自動車のダッシュボードやインフォテインメントスクリーンが、従来の液晶ディスプレイ(LCD)からより高度な技術へと移行するにつれて、ある時代が静かに終わりを告げようとしています。韓国のディスプレイパネル大手LG Display(LGD)は、20年間の操業を経て、韓国の亀尾にある第5世代(Gen 5)LCD生産ライン(P5)の永久閉鎖を発表しました。この動きは、LGDが従来のLCDパネルから戦略的に転換し、ディスプレイ業界における技術革新の加速を反映しています。
2003年に稼働したP5ラインは、主に自動車用ディスプレイ向けに、1100x1250mmのアモルファスシリコン(a-Si)LCDパネルを製造していました。閉鎖の決定は、LGDの生産効率向上に向けた広範な取り組みから来ています。激しい市場競争に直面し、同社はa-Si薄膜トランジスタ(TFT)LCDの生産能力を体系的に削減し、低温ポリシリコン(LTPS)などのより高価値な技術に注力してきました。

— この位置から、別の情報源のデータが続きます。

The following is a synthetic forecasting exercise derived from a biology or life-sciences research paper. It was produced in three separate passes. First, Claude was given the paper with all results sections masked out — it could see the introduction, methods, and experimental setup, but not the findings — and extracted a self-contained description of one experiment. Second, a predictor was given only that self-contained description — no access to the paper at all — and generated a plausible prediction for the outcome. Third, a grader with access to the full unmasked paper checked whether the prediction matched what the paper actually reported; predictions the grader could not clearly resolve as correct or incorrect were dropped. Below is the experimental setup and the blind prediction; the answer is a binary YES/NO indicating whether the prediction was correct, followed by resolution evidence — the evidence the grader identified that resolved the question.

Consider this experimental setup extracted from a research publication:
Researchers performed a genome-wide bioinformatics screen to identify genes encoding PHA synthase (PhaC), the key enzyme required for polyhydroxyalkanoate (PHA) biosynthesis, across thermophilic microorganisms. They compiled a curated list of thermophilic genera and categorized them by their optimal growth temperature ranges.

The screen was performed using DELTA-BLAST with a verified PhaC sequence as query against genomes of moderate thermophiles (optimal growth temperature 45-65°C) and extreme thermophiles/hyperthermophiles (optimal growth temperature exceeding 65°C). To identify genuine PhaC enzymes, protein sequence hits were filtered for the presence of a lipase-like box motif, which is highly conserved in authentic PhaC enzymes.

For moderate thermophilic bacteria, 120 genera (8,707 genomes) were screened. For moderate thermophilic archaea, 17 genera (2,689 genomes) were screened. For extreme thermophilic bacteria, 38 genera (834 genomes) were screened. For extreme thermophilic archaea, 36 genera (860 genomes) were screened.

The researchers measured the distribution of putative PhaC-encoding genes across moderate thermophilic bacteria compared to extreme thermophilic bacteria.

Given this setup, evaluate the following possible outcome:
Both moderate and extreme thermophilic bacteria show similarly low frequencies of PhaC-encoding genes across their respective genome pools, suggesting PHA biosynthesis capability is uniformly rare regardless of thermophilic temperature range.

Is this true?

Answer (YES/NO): NO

P5ラインの閉鎖後、一部の生産能力は隣接する第6世代(Gen 6、1500x1850mm)P6ラインに移管されます。Gen 6施設のより大きなガラス基板は、同サイズのパネル製造においてより高いコスト効率を提供し、生産性の向上とユニットあたりのコスト削減を可能にします。LGDは現在、亀尾工場を主にフレキシブルプラスチックOLED(POLED)パネルの生産に利用しており、中国とベトナムの工場はそれぞれLTPS TFT LCDと自動車用ディスプレイモジュールに注力しています。
自動車分野では、LTPS TFT LCDが現在、20インチを超えるパネルで主流となっており、a-Si TFT LCDは7〜8インチのナビゲーションスクリーンで依然として普及しています。a-Si技術は市場シェアを維持していますが、自動車メーカーは、高度なインセルタッチ技術をサポートするLTPSソリューションをますます好んでいます。これは、a-Siディスプレイでは利用できず、よりスリムなデザインと優れたユーザーエクスペリエンスを可能にします。
LGDは明らかにOLEDとLTPS LCD技術を優先していますが、P5施設の運命は依然として不確実です。同社は、iPhone OLEDディスプレイなど、他のパネルタイプにラインを転用する可能性もありますが、LGDの既存の専用iPhone OLED生産能力を考えると、これは実現可能性が低いようです。P5の閉鎖は、LGDの製造フットプリントを最適化し、競争力を強化するための戦略的な動きであり、より洗練されたディスプレイ技術への業界全体の絶え間ない進歩を反映しています。